Andrews, 30, has a lanky 6-foot-4-inch body and a mercurial personality. The brass-band music and traditional jazz he was raised on are still his greatest loves. “The musicians that played in my neighborhood, they brought me out of the womb,” he says, not by way of metaphor. According to his mother, Vana Acker, when she was pregnant, Anthony “Tuba Fats” Lacen, a traditional-music icon and mentor to many musicians, came by and blew his horn with the bell of the instrument pointed at her very pregnant belly. He said the sound of the tuba would induce labor. Glen David was born the next day.

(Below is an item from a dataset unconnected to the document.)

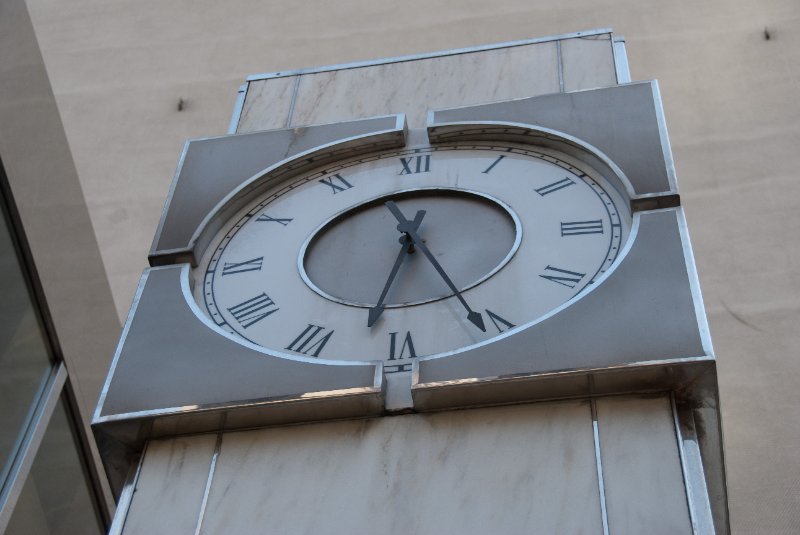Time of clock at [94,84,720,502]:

As a young boy, whenever a second-line parade passed by, Andrews tagged along with his older brother, Derrick Tabb, who is now the snare drummer with the Rebirth Brass Band. Back then, Andrews played bass drum. At 12, he picked up the trombone. Rather than studying formally, he absorbed musical skills from Tuba Fats as well as neighbors such as “Frogman” Joseph, Harry Nance, Harold DeJean and other local heroes - “the cream of the crop,” Andrews says. Soon he was playing for money alongside Tuba Fats in Jackson Square, in the middle of the French Quarter.
He was recruited into a brass band led by his younger cousin, Troy Andrews, and played in both the New Birth, Lil Rascals, and Tremé brass bands, among others, lending equal measures of musicianship and showmanship to each. Now he fronts his own high-powered ensemble that touches on every style of music in the course of a show.